Top of Listed entries

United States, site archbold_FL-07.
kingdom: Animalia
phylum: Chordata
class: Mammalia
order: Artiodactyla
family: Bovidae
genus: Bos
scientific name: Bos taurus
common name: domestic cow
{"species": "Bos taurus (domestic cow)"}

Bottom of Listed entries
Top of Listed entries

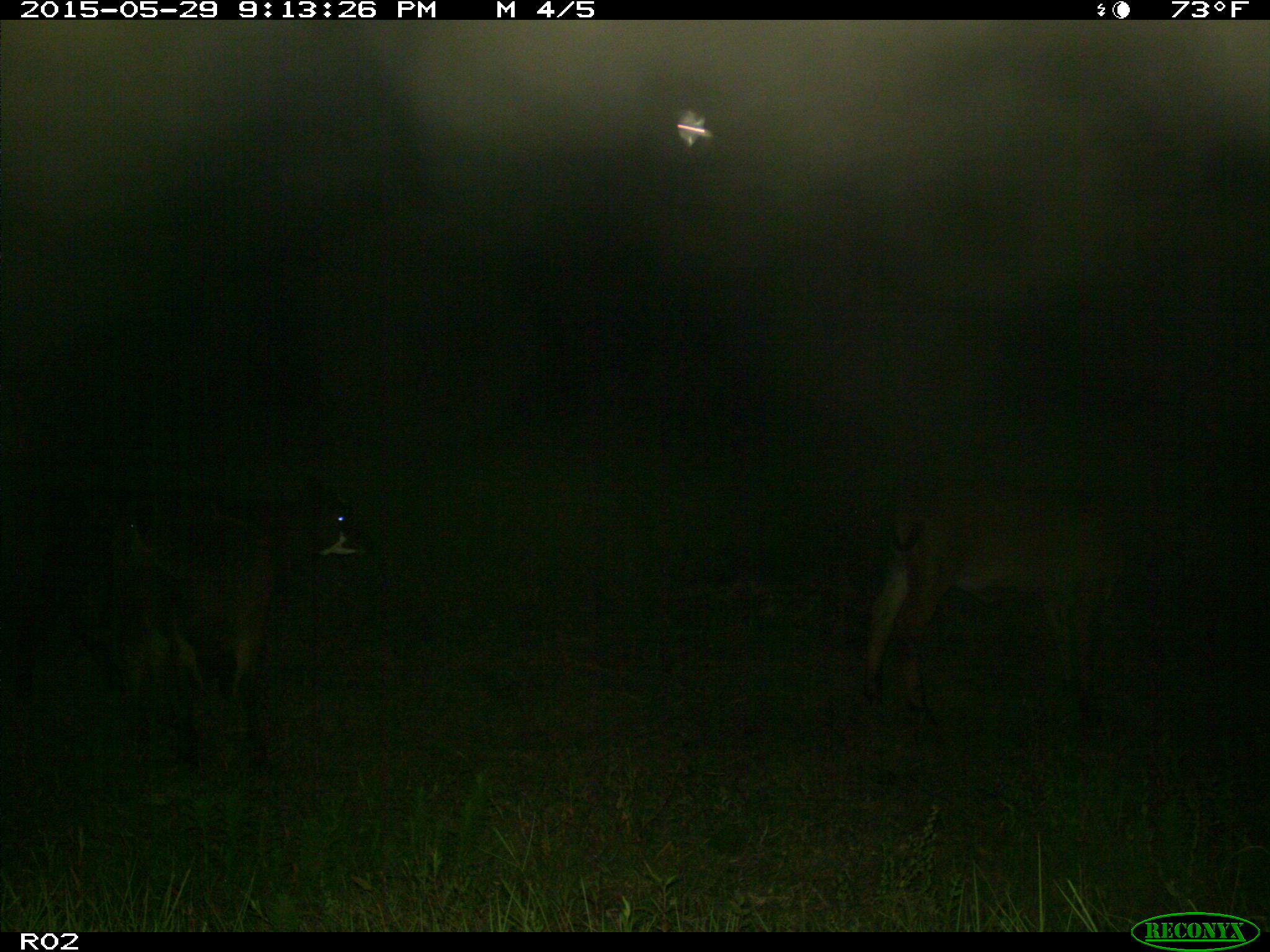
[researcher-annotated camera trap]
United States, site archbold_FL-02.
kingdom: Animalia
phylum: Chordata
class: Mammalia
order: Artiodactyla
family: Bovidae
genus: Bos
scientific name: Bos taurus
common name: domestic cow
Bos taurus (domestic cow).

Bottom of Listed entries

Find each line in the records above that contains "United", and copy it.

Result of the task ::
United States, site archbold_FL-07.
United States, site archbold_FL-02.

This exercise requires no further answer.